Reported args for failure case shows functions instead of values when using for-all

dparis commented 9 years ago

When a test fails using the test.chuck for-all macro, the failure report data lists functions as the failing arguments. Here's a simple repro case and the resulting failure report:

(test-check/quick-check 20
 (test-chuck-prop/for-all [x test-check-gen/pos-int] (< 0 x)))

{:result false
 :seed 1423884093065
 :failing-size 0
 :num-tests 1
 :fail [#<utils_test$eval18115$fn__18118$fn__18119 hunter.utils_test$eval18115$fn__18118$fn__18119@7ff7aa49>]
 :shrunk {:total-nodes-visited 0
          :depth 0 
          :result false
          :smallest (#<utils_test$eval18115$fn__18118$fn__18119 hunter.utils_test$eval18115$fn__18118$fn__18119@7ff7aa49>)}}

I looked over the macro expansion, but I wasn't familiar enough with the test.check internals to notice anything obviously wrong. Hopefully it's a quick fix!

gfredericks commented 9 years ago

oh this is interesting; obviously the current behavior is unhelpful but it's not obvious what the correct behavior is here -- it seems weird to me to just use a tuple like c.t.c.p/for-all does, since multiple clauses are no longer peers -- i.e., for

(test-chuck-prop/for-all [count gen/pos-int, xs (gen/vector gen/pos-int count)] ...)
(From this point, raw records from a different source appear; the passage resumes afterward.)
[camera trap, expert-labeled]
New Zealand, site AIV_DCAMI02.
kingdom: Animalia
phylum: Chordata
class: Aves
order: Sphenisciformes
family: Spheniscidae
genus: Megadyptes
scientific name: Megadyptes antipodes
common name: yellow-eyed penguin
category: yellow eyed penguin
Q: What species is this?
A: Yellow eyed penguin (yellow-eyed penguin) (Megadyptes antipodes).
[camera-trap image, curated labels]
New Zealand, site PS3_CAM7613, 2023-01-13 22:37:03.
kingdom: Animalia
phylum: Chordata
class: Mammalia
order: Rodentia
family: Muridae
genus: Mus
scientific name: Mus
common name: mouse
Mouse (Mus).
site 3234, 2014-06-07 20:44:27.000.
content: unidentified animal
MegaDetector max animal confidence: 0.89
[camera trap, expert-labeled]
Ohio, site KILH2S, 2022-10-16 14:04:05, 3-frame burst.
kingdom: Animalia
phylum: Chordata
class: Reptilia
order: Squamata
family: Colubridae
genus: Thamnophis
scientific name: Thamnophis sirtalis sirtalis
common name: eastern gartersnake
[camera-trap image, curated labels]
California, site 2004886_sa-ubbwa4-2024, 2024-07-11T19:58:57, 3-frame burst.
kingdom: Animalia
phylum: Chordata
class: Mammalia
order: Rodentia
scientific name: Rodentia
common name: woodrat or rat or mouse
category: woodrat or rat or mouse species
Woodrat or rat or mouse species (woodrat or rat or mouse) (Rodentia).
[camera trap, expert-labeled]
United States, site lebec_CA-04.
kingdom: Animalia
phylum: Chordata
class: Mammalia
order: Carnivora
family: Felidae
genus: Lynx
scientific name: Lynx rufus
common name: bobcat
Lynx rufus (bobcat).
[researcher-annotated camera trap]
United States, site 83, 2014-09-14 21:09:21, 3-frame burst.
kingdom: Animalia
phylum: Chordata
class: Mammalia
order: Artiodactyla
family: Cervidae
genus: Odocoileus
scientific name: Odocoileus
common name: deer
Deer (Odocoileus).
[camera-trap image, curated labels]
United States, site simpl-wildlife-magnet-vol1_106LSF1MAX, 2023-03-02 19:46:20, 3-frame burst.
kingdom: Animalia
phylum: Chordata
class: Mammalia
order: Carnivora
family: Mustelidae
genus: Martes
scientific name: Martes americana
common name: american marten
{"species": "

it would strike me as strange to see :fail [3 [1 2 3]]; and it would get even weirder if you start using :parallel.

But anyhow an alternative idea that I'm also not sure about is to figure out exactly which symbols are bound in all the expressions and generate a map based on that. So in the above example you'd end up with:

:fail [{count 3, xs [1 2 3]}]

If you can't think of any reason that's terrible or a clearly better idea, I'd be okay pushing that out just on the merits of it being strictly more useful than what it does currently.

gfredericks commented 9 years ago

This commit has code that does what I'm proposing.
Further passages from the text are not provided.